Action item: Go through the material and copy each line in which the word "CULVER" shows up.

Exercise materials:
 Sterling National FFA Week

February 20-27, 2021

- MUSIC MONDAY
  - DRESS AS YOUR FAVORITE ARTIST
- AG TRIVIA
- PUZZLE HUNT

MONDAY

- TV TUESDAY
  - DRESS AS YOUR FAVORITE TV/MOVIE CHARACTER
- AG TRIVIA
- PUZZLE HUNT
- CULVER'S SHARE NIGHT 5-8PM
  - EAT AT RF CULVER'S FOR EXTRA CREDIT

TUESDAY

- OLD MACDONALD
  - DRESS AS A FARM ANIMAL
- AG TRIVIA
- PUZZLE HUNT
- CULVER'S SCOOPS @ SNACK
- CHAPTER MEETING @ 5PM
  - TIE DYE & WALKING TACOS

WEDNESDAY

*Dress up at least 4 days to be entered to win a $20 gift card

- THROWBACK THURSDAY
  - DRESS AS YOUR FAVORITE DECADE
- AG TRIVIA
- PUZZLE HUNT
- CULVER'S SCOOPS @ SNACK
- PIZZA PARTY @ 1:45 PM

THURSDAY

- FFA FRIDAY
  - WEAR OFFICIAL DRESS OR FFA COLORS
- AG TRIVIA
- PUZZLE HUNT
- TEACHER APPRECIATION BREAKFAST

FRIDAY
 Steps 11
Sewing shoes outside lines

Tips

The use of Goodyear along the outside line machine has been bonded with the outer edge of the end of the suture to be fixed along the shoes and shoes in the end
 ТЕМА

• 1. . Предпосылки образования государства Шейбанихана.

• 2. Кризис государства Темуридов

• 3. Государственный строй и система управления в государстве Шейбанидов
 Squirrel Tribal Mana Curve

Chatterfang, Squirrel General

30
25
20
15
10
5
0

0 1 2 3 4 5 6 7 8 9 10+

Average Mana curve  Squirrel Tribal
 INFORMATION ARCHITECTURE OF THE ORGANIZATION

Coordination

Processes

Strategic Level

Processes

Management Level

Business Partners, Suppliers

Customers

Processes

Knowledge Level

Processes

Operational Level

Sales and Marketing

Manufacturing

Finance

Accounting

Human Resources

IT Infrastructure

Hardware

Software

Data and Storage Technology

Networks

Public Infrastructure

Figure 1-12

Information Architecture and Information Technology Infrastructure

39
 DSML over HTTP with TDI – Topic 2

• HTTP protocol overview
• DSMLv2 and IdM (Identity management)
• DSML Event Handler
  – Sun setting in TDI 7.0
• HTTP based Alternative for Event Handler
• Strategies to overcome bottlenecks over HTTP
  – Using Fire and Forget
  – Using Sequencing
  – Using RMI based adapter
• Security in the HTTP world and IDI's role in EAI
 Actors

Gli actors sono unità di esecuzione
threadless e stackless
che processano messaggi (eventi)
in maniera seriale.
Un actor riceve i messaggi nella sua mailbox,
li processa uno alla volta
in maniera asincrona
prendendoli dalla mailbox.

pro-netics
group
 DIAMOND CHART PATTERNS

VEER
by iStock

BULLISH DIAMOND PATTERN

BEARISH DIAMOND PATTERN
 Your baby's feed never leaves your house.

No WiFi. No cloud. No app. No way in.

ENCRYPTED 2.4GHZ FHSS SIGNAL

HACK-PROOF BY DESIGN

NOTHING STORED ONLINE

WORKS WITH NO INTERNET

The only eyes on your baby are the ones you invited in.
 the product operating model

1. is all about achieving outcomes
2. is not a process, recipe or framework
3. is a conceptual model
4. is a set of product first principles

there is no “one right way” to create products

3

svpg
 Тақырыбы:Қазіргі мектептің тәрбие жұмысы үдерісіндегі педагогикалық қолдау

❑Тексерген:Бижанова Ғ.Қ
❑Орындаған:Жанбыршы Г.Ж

Task answer:
- CULVER'S SHARE NIGHT 5-8PM
  - EAT AT RF CULVER'S FOR EXTRA CREDIT
- CULVER'S SCOOPS @ SNACK
- CULVER'S SCOOPS @ SNACK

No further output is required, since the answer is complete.